Spain was heading toward its hottest early summer temperatures in decades, with forecasts of between 40-42 degrees Celsius (104-108 degrees Fahrenheit) in Zaragoza in the northeast and areas of Navarre and La Rioja in northern Spain, according to the national weather agency AEMET.
Many areas of Western Europe have been sweltering under unseasonably hot temperatures over the past few days, compounding climate change fears.
In Zaragoza, forecast to sizzle under Spain's highest temperature of 42 degrees Celsius on Saturday, people at a farmers market waved fans and newspapers, stood in the shade and kept hydrated.
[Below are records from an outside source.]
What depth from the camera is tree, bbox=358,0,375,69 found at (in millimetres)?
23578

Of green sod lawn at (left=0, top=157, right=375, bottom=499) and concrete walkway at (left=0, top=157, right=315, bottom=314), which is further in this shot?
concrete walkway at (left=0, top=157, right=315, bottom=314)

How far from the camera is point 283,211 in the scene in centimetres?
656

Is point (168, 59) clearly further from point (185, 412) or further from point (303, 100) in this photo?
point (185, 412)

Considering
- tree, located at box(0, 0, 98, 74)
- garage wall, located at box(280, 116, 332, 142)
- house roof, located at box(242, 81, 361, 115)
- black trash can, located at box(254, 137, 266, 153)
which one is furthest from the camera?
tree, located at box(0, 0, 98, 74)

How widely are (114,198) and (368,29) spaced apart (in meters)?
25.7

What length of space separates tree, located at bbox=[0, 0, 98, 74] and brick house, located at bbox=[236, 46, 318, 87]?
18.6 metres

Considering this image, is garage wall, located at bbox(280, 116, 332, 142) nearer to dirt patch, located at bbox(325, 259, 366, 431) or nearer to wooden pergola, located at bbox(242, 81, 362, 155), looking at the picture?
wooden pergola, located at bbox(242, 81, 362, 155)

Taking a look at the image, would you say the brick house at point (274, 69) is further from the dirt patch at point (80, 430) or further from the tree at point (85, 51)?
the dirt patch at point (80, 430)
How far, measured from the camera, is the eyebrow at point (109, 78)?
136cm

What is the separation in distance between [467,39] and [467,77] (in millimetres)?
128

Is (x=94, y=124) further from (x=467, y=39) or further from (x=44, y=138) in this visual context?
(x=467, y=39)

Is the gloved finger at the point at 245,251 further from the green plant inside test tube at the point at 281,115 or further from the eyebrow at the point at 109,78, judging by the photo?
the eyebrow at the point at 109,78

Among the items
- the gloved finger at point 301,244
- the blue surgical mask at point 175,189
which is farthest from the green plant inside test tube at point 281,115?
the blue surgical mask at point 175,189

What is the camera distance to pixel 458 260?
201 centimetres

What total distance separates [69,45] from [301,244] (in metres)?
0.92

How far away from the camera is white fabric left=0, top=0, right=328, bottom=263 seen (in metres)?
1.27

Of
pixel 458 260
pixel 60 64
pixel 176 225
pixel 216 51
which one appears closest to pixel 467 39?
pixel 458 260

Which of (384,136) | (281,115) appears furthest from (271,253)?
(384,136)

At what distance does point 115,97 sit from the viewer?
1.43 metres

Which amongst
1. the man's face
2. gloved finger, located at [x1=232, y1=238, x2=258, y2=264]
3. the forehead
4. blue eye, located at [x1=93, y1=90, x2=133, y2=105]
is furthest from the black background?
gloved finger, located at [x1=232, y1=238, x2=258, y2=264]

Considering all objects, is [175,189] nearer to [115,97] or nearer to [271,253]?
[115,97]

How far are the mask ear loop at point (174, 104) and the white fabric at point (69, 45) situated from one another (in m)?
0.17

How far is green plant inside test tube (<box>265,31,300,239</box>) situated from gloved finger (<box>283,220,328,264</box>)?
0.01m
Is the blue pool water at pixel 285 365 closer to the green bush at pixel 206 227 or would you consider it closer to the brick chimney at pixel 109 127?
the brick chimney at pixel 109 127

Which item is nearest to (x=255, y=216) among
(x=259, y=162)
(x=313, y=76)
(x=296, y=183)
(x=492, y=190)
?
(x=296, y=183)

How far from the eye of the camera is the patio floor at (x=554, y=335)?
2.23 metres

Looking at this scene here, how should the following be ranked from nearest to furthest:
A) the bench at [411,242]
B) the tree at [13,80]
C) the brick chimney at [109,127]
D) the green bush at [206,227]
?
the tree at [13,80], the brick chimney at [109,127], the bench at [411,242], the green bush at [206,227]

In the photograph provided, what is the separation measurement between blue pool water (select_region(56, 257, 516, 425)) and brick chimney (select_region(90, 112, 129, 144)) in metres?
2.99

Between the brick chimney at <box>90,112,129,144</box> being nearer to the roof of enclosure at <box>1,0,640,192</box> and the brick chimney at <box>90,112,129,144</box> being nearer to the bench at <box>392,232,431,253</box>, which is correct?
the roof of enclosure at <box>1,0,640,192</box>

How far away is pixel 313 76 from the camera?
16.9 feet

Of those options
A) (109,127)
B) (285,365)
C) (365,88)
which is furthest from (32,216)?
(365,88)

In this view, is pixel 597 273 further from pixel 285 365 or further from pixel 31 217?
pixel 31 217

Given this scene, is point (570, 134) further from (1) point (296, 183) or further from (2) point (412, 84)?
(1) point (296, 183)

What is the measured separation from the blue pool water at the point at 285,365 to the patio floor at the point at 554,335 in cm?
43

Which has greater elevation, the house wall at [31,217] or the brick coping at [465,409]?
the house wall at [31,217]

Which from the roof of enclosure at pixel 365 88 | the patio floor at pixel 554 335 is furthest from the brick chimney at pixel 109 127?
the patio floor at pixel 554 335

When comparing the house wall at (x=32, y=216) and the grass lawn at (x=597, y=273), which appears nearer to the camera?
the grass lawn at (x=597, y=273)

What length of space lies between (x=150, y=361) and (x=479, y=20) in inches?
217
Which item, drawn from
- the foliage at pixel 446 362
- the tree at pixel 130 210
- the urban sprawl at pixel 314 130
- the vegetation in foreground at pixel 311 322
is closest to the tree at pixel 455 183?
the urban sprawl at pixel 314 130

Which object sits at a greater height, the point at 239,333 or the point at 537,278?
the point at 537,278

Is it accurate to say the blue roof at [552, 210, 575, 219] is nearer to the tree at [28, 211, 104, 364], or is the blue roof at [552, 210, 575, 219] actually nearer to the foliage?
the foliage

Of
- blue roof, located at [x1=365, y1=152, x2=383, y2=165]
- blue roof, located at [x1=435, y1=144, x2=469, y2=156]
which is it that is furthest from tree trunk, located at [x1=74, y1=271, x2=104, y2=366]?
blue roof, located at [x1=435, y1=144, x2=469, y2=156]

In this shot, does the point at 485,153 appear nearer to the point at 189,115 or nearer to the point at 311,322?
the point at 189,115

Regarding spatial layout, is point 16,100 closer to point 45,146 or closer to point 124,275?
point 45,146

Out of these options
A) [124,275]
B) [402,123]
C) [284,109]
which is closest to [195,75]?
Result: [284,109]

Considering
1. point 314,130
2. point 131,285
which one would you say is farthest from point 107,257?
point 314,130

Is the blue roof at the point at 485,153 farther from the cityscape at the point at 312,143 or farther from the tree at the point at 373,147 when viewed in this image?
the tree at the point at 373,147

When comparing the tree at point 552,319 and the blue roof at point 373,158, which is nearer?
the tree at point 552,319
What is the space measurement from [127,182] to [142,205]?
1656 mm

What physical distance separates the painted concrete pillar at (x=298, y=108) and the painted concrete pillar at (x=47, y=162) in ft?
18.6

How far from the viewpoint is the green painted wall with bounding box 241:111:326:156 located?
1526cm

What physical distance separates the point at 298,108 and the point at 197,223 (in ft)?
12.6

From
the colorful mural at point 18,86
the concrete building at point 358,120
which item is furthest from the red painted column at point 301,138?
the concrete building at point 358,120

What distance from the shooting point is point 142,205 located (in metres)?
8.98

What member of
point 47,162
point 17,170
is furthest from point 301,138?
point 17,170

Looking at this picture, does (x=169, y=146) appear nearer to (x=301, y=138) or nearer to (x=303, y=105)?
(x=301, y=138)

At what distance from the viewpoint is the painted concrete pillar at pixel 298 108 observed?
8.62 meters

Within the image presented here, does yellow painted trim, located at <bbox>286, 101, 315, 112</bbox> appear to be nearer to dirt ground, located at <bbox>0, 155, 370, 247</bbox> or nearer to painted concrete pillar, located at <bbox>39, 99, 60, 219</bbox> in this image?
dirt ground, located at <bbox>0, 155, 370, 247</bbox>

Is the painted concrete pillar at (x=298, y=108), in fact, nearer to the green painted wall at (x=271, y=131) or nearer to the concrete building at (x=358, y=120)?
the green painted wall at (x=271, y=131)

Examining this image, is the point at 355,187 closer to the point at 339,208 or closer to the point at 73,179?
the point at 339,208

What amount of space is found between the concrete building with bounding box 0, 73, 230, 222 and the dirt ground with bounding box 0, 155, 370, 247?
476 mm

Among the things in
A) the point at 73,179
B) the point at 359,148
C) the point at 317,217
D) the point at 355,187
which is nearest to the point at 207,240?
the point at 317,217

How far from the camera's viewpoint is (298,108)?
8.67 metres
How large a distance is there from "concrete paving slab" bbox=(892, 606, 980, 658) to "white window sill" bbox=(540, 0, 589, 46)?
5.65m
By 4 p.m. the temperature had reached 40.9 degrees Celsius.
Dry and windy conditions have caused wildfires in several areas, with Zamora, near the border with Portugal, among the worst hit.
Almost 20,000 hectares of land had been burned in the Sierra de la Culebra mountain range and the fire was "still active," said a tweet from the regional government of Castile and Leon, where Zamora is located.
On Saturday afternoon, it said 11 villages had been evacuated and some 500 firefighters were working to put out the flames.
There have been no reports of deaths or injuries.
In Catalonia, firefighters who were trying to bring a fire under control in Baldomar said they expected Saturday to be "complicated" by "very high temperatures and a strong southerly wind."
Flames crackled and raged high into the air on the outskirts of the village of Caudiel, in Castellon, eastern Spain.
Firefighters, wearing masks, goggles and helmets, struggled to bring the flames under control. They helped evacuate residents, some of whom dragged along their pet dogs and horses, as smoke wafted through the village.
"This is evidence of climate change," Bernardo Funes, 63, a stallholder and organic farmer in Zaragoza, told Reuters. "It's very worrying because ... we've already had highs of 34, 35 degrees in May and now in June, it's something like 44 degrees."
Outside the city's grand cathedral, Marisa Gutierrez was sitting beneath a shaded canopy that displayed the lottery tickets she was selling.
"It's been very bad, with a hot wind that felt as if it was from the desert," she told Reuters. "This isn't normal ... at this time of year there's usually a pleasant temperature but not this heat."
Meanwhile, at a stag do in the city center, participants, dressed as Romans, said they were having to drink as much water as beer.